Q-switching adalah metode untuk menghasilkan radiasi laser pulsa-intensitas tinggi dan pendek; prinsip operasi dasarnya adalah sebagai berikut: Pertama, media penguatan dipompa secara optik, namun rongga resonansi dipertahankan pada tingkat kerugian-tinggi (yaitu, faktor Q-rendah); akibatnya, energi tidak dapat diekstraksi dalam bentuk sinar laser. Metode yang digunakan untuk memodulasi kerugian ini dapat dikategorikan secara luas sebagai aktif atau pasif. Selanjutnya, kehilangan di dalam rongga resonansi berkurang secara tiba-tiba. Pada saat ini, penguatan secara signifikan melebihi kehilangan rongga, menyebabkan daya intrakavitas tumbuh secara eksponensial-biasanya dimulai dari fluoresensi samar media penguatan-hingga penguatan jenuh dan daya mulai berkurang sekali lagi.

Pembangkitan pulsa ringan memungkinkan ekstraksi sebagian besar energi yang tersimpan dalam media penguatan. Untuk mencapai energi pulsa yang tinggi, media penguatan harus memiliki kapasitas untuk menyimpan energi yang besar; hal ini memerlukan masa pakai-keadaan atas yang panjang, ion atau atom aktif-laser dengan kepadatan tinggi, dan efisiensi penguatan yang tidak terlalu tinggi. Persyaratan terakhir ini sangat penting; jika tidak, emisi spontan yang diperkuat (ASE) akan membatasi penyimpanan energi, sehingga memerlukan kehilangan rongga awal yang sangat tinggi untuk mencegah osilasi laser prematur.
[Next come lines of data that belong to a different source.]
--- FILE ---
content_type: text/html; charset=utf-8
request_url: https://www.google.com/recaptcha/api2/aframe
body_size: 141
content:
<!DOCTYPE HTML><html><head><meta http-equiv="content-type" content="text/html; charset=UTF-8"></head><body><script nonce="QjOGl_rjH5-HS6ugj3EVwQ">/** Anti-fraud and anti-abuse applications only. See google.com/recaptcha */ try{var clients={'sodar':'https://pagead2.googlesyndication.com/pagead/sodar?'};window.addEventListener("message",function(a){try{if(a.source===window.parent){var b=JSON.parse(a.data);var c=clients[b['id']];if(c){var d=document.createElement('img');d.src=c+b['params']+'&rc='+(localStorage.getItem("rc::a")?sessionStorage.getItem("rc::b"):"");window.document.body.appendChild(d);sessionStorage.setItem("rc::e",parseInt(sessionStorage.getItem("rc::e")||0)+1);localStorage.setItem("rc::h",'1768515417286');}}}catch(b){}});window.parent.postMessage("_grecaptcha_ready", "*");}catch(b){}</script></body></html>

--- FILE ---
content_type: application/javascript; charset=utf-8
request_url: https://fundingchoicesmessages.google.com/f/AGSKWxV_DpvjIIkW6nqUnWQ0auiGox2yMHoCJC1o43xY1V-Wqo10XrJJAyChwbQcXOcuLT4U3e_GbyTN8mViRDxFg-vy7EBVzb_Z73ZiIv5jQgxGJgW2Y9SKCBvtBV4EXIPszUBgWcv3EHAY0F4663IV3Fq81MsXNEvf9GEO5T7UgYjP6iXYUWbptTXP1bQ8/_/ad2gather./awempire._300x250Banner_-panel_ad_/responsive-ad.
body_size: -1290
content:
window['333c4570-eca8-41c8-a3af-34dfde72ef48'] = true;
Media penguatan yang paling umum digunakan untuk laser Q-switched adalah kristal dan kaca yang didoping-bumi-langka; akibatnya, laser solid-mewakili jenis sistem Q-switched yang paling umum. Namun demikian, laser serat juga dapat dikonfigurasi untuk operasi Q-switched dan, jika digabungkan dengan amplifier serat, mampu menghasilkan daya rata-rata yang sangat tinggi.
Peralihan Q-Aktif vs. Pasif: Peralihan Q-aktif biasanya menggabungkan modulator optik-akustik dalam rongga resonansi untuk secara aktif memodulasi kehilangan rongga. Didorong oleh sinyal RF, modulator akustik-optik menyebabkan berkas cahaya keluar dari rongga resonansi melalui difraksi-orde pertama, sehingga menimbulkan kerugian yang signifikan. Pulsa dihasilkan ketika sinyal RF dimatikan sejenak. Untuk mencapai tingkat pengulangan yang tinggi, media penguatan memerlukan pemompaan terus-menerus sementara sakelar Q-dipicu secara berulang-ulang. Sebaliknya, untuk mendapatkan energi pulsa yang maksimal, diperlukan pemompaan berdenyut (seperti pemompaan lampu flash) yang dikombinasikan dengan tingkat pengulangan yang rendah.
Peralihan Q-pasif menggunakan penyerap jenuh sebagai pengganti modulator aktif. Misalnya, laser Nd:YAG dapat memanfaatkan kristal Cr⁴⁺:YAG sebagai penyerap jenuh. Meskipun kristal penyerap jenuh lainnya dapat dipilih untuk panjang gelombang yang berbeda, Cermin Penyerap Saturasi Semikonduktor (SESAM) cocok untuk berbagai panjang gelombang pengoperasian.